Some literature has suggested a post-ACTH cortisol concentration ranging from 70nmol/L to 250nmol/L equates with good control of the disease (Neiger et al, 2002; Ruckstuhl et al, 2002; Vaughan et al, 2008). The author commonly aims for a post-ACTH cortisol concentration between 40nmol/L and 140nmol/L. However, if the animal has a post-ACTH cortisol level between 140nmol/L and 200nmol/L and is clinically well, regular monitoring rather than a dose increase is also acceptable. While most animals with HAC will respond favourably to trilostane therapy, some may prove more complicated to the clinician (see examples below).

Dose frequency

Bell et al (2006) reported six dogs receiving once-daily trilostane with ongoing clinical signs of HAC, whose post-ACTH concentrations at four and 24 hours after trilostane administration were higher than in four dogs whose clinical signs were well controlled. When these poorly controlled animals were switched to twicedaily dosing, some showed an improvement in both their clinical signs and post-ACTH cortisol concentrations. More recent publications have shown twice daily low-dose dosing with trilostane results in adequate clinical control and that this may be achieved more quickly than with sid dosing; however, the frequency of adverse effects may be slightly increased (Augusto et al, 2012; Vaughan et al, 2008). The total daily dose when administering bid medication is generally lower than that required with sid dosing.

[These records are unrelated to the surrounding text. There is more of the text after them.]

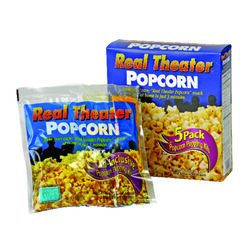 Whirley Pop  Real Theater  Movie Theater Butter  Popcorn  27.5oz. oz. Boxed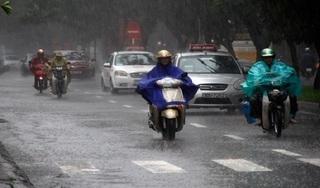 Thời tiết 3/8: Miền Bắc tiếp tục đón mưa lớn trên diện rộng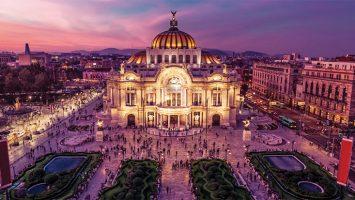 El Consejo Mundial de Viajes y Turismo reconoce el potencial turístico de la capital mexicana en su último estudio internacional.
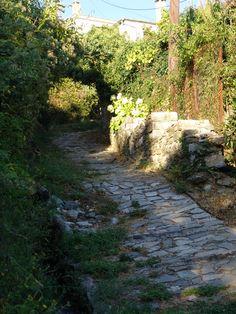Kalderimi in Milies, Pelion, Greece Greek Islands, Greece, Country Roads, Outdoors, Image, Beautiful, Greek Isles, Greece Country, Outdoor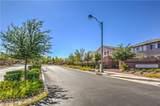 10312 Walworth Avenue - Photo 27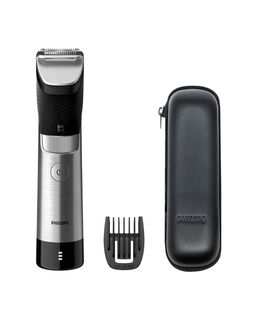 Prestige Beard Trimmer Series 9000
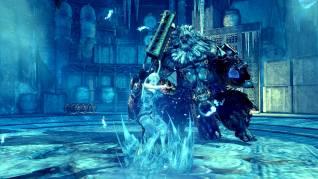 Blade & Soul Shattered Empire image (1)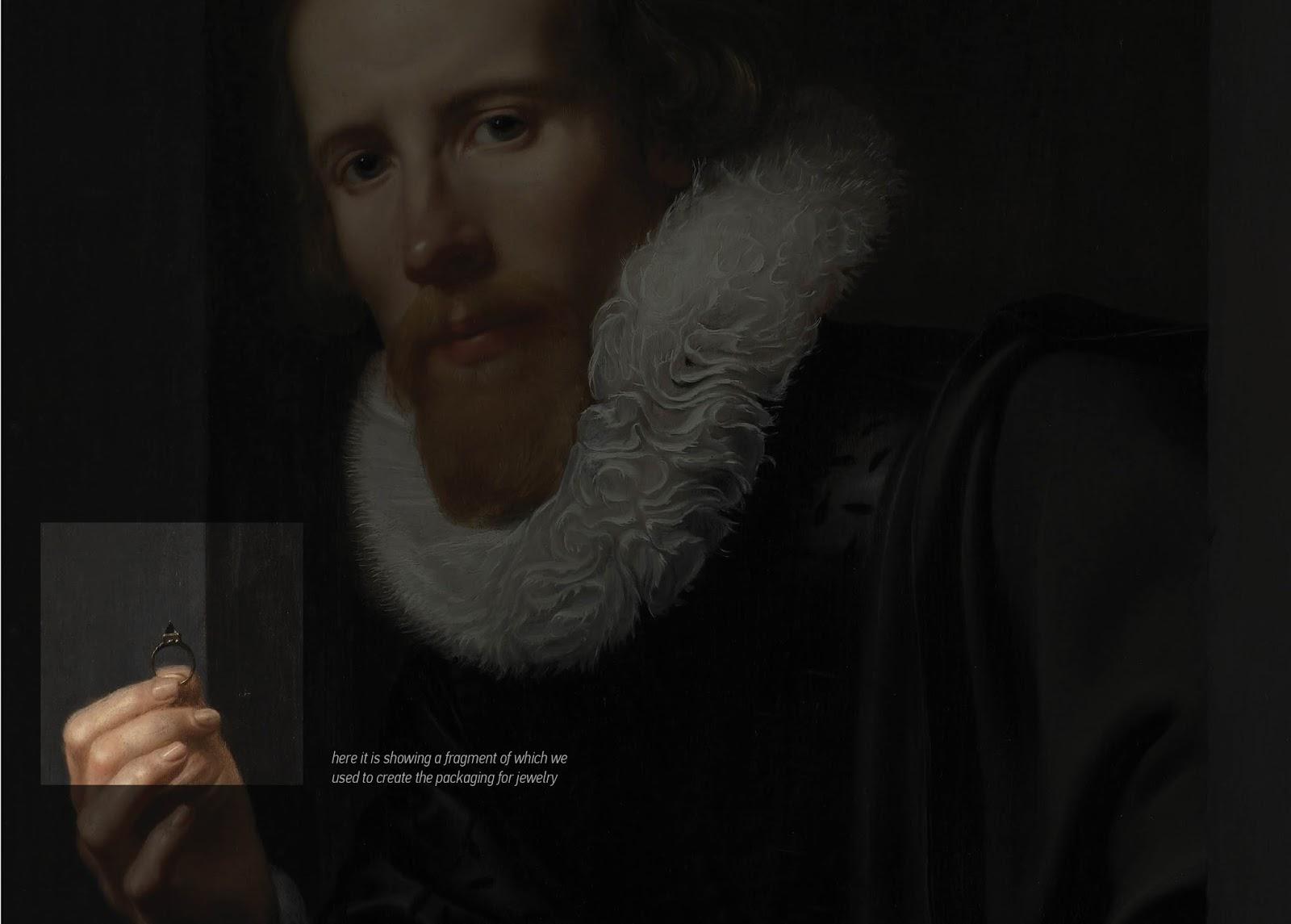 Rijksmuseum-collections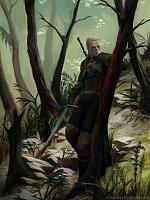 برای دیدن سایز بزرگ روی عکس کلیک کنید  نام: The Witcher 3 Wild Hunt (1).jpg مشاهده: 60 حجم: 166.2 کیلو بایت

Therefore, it would seem sensible to start with once-daily dosing (2mg/kg to 5mg/kg is the author’s recommended dose regimen) and monitor animals via an ACTH stimulation test at 10 days, four weeks, 12 weeks and then every three months thereafter. In animals showing good control, based on a two to four-hour post-trilostane ACTH stimulation test, but with ongoing clinical signs, the need for twice-daily trilostane should be investigated via a 23-hour post-trilostane ACTH stimulation test.

If the patient requires twicedaily trilostane then the dose should be reduced (such as from a 30mg tablet once daily, to a 10mg tablet twice daily) to avoid a potential overdose. However, the patient may eventually require the initial dose twice daily.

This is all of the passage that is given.